*TASK:*
Reproduce the line that contains "How far in space" and every line after it through the end of the records, exactly, with nothing added.

(Spatial relationship records)
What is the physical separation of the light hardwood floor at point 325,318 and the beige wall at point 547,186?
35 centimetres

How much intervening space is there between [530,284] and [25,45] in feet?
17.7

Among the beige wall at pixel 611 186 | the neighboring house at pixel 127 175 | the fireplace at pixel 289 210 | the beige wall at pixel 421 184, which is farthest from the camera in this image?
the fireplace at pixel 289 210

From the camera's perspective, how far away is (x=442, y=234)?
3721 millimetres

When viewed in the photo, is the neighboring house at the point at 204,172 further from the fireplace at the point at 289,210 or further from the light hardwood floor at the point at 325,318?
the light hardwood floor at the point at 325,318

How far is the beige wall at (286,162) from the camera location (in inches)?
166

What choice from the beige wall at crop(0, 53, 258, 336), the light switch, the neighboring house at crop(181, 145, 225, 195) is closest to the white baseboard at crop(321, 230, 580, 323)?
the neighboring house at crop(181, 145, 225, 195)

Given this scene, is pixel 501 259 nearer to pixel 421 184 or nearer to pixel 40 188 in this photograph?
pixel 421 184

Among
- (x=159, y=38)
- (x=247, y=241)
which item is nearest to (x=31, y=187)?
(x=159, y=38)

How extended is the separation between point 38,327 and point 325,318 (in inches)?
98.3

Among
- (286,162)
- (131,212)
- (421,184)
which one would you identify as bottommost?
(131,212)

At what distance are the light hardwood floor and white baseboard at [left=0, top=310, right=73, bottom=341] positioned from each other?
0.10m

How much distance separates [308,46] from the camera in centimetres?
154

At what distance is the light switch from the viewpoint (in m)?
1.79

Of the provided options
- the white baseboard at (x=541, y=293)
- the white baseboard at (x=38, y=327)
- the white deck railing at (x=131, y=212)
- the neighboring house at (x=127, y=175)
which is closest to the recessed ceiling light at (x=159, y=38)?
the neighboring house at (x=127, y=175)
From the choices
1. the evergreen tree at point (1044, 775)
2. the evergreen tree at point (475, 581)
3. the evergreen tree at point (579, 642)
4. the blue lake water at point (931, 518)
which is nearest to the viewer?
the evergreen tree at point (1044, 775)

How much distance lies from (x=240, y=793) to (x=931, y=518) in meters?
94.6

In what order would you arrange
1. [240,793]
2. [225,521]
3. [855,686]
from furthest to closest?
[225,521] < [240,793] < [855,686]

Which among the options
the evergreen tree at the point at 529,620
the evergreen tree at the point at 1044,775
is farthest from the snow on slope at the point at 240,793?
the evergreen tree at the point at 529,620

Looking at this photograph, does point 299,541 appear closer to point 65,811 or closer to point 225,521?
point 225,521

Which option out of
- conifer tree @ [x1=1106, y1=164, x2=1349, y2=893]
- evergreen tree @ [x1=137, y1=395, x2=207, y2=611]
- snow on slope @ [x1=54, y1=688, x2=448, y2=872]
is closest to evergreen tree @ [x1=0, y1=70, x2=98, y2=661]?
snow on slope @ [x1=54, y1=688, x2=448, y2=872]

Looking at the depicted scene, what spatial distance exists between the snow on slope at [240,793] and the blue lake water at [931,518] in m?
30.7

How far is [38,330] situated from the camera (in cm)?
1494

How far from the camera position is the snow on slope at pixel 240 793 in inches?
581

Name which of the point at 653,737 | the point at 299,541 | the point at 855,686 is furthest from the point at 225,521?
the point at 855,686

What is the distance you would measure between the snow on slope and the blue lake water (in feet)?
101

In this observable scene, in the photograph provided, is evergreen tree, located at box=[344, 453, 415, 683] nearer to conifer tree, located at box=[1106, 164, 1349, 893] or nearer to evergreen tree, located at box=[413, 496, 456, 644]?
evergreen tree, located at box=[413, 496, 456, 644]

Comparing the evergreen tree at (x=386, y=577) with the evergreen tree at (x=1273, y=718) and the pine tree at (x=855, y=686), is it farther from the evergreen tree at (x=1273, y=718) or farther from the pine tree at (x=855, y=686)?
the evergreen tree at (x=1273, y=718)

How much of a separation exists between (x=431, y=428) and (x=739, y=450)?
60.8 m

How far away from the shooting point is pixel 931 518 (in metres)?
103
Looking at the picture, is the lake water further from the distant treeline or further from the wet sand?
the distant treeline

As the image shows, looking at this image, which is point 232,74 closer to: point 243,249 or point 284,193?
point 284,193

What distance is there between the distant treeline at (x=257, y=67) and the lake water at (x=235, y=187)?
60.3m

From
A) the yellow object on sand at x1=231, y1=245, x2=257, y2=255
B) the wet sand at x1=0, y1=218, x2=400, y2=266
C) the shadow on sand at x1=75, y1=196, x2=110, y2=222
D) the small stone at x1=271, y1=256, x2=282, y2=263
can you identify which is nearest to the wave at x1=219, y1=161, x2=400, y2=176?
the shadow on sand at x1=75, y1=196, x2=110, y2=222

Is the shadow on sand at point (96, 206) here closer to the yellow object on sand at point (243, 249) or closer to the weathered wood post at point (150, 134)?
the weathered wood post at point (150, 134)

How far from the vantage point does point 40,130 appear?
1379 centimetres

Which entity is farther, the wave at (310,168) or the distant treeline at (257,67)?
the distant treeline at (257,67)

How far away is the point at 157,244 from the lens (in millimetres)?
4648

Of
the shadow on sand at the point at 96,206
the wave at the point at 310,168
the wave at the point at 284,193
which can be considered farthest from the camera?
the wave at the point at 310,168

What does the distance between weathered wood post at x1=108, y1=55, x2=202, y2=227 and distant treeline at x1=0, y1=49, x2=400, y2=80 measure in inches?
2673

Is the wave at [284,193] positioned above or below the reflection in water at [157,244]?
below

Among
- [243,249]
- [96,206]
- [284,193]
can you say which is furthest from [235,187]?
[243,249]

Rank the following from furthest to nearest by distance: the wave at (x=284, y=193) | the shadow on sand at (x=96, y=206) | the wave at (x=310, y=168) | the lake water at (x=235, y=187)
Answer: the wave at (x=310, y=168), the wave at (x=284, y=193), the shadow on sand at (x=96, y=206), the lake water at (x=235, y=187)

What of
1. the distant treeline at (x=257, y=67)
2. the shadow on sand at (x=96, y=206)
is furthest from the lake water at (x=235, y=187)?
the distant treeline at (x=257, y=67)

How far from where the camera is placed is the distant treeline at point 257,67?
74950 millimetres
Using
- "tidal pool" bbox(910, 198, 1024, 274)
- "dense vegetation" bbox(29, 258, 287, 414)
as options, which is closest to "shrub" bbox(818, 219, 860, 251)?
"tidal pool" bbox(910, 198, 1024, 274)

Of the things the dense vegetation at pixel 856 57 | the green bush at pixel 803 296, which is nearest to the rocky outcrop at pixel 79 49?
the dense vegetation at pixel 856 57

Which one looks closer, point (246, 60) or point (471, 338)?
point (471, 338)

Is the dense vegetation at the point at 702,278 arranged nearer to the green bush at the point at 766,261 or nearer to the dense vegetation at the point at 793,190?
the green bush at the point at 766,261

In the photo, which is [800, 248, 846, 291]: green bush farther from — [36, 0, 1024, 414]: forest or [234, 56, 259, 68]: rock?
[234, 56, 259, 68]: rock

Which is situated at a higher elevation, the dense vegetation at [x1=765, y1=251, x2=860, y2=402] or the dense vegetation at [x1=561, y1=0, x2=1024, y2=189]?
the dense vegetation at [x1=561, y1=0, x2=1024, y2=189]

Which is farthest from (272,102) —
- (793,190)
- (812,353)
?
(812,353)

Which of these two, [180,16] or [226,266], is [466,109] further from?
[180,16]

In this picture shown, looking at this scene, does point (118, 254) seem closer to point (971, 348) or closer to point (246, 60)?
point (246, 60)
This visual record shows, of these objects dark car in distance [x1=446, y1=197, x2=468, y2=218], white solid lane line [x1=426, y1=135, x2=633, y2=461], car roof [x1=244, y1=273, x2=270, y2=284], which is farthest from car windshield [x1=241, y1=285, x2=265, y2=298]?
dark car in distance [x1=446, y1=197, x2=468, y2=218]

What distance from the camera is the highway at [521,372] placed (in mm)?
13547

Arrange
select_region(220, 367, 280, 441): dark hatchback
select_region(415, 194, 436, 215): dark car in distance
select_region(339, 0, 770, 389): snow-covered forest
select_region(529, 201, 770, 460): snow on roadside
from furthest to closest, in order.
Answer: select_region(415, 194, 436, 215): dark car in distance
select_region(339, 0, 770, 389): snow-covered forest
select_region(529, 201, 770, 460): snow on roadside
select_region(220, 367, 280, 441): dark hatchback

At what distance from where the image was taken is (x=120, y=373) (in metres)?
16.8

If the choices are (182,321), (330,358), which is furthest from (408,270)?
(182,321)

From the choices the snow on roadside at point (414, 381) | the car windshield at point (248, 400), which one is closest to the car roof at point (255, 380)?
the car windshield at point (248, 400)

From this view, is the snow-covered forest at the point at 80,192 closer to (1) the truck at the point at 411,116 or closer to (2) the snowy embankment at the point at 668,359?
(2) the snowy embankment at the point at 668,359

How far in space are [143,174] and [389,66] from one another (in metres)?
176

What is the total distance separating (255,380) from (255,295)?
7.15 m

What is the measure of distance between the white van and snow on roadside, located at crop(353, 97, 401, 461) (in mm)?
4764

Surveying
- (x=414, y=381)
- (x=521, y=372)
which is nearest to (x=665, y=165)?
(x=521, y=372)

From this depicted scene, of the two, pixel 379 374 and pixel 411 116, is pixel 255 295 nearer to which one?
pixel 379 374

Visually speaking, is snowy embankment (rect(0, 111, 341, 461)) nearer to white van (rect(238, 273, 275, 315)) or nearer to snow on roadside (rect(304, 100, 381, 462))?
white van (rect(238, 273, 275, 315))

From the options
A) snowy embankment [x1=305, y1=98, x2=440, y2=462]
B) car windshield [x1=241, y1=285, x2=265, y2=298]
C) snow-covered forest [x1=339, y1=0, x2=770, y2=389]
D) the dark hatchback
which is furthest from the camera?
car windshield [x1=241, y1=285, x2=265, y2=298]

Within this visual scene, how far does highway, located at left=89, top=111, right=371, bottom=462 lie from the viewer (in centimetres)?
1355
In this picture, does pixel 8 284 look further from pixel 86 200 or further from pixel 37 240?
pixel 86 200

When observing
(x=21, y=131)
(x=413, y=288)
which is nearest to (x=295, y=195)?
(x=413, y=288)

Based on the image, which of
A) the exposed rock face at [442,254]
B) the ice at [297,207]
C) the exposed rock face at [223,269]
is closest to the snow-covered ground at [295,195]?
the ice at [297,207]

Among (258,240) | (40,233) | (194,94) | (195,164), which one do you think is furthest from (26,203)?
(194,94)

*RESULT OF THE TASK:*
How far in space are [143,174] and [389,66] from one another (in metres)?
176

What is the total distance separating (255,380) from (255,295)?
7.15 m

What is the measure of distance between the white van and snow on roadside, located at crop(353, 97, 401, 461) (in mm)?
4764

Surveying
- (x=414, y=381)
- (x=521, y=372)
which is nearest to (x=665, y=165)?
(x=521, y=372)

From this depicted scene, of the two, pixel 379 374 and pixel 411 116, is pixel 255 295 nearer to which one?
pixel 379 374

Visually speaking, is snowy embankment (rect(0, 111, 341, 461)) nearer to white van (rect(238, 273, 275, 315)) or nearer to snow on roadside (rect(304, 100, 381, 462))?
white van (rect(238, 273, 275, 315))

From the options
A) snowy embankment [x1=305, y1=98, x2=440, y2=462]
B) car windshield [x1=241, y1=285, x2=265, y2=298]
C) snow-covered forest [x1=339, y1=0, x2=770, y2=389]
D) the dark hatchback
which is furthest from the camera?
car windshield [x1=241, y1=285, x2=265, y2=298]

Within this visual scene, how far does highway, located at left=89, top=111, right=371, bottom=462 lie from the viewer (in centimetres)?
1355
In this picture, does pixel 8 284 look further from pixel 86 200 or further from pixel 37 240?
pixel 86 200

When observing
(x=21, y=131)
(x=413, y=288)
which is nearest to (x=295, y=195)?
(x=413, y=288)

Based on the image, which of
A) the exposed rock face at [442,254]
B) the ice at [297,207]
C) the exposed rock face at [223,269]
is closest to the snow-covered ground at [295,195]?
the ice at [297,207]

Among (258,240) | (40,233) | (194,94) | (195,164), which one do you think is furthest from (26,203)?
(194,94)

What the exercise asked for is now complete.